Intercalibration of 183 GHz sounding channels

Author: Vivienne H. Payne, Jean-Luc Moncet, Pan Liang and Eli J. Mlawer
Date: 
December 4, 2012
Type: 
Presentation
Venue: 
AGU Fall Meeting 2012
Citation: 

Vivienne Payne; Alison Chase; Jean-Luc Moncet; Pan Liang; Eli J. Mlawer (2012) Intercalibration of 183 GHz sounding channels. AGU Fall Meeting, San Francisco, CA.
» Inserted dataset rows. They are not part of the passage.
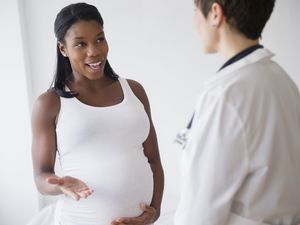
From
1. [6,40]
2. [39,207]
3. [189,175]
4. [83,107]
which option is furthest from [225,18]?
[39,207]

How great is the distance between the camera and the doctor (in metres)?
0.72

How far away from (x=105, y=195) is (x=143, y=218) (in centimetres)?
17

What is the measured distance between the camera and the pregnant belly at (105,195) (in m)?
1.21

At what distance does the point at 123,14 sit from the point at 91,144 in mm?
1223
Radiometer intercalibration is a critical component of obtaining accurate precipitation retrievals from satellite constellations. The assessment and removal of inter-instrument differences between the passive radiometers that will be used in the constellation for the Global Precipitation Measurement (GPM) mission will be of vital importance for the success of the mission. Here we present an approach for intercomparison between 183 GHz channels for currently-flying radiometers. We compare brightness temperature measurements from a range of existing sounders with radiative transfer model simulations over Department of Energy (DoE) Atmospheric Radiation Measurement (ARM) sites. In order to avoid issues related to uncertainty in the surface emissivity, comparisons are limited to atmospheric conditions with sufficient water vapor to obscure the surface for these channels. We compare both absolute differences between model and measured brightness temperatures for individual instruments and inter-instrument differences.
In order to assess the sensitivity of the intercomparison results to the quality of the estimate of the atmospheric state used as input to the radiative transfer model, comparisons have been performed using temperature and water profiles from radiosonde-based “Merged Sounding” products over the ARM sites and from Global Forecast System (GFS) fields. We conclude that the impact of the choice of input profiles is larger for sites where the atmospheric conditions exhibit greater variability in space and time.
An important feature of our approach is the use of well-validated radiative transfer modeling tools, using consistent physics across spectral regions and up-to-date water vapor spectroscopy to accurately model the water vapor absorption. We also assess the sensitivity of the results of the intercomparison to the uncertainties in the water vapor absorption model used within the radiative transfer code.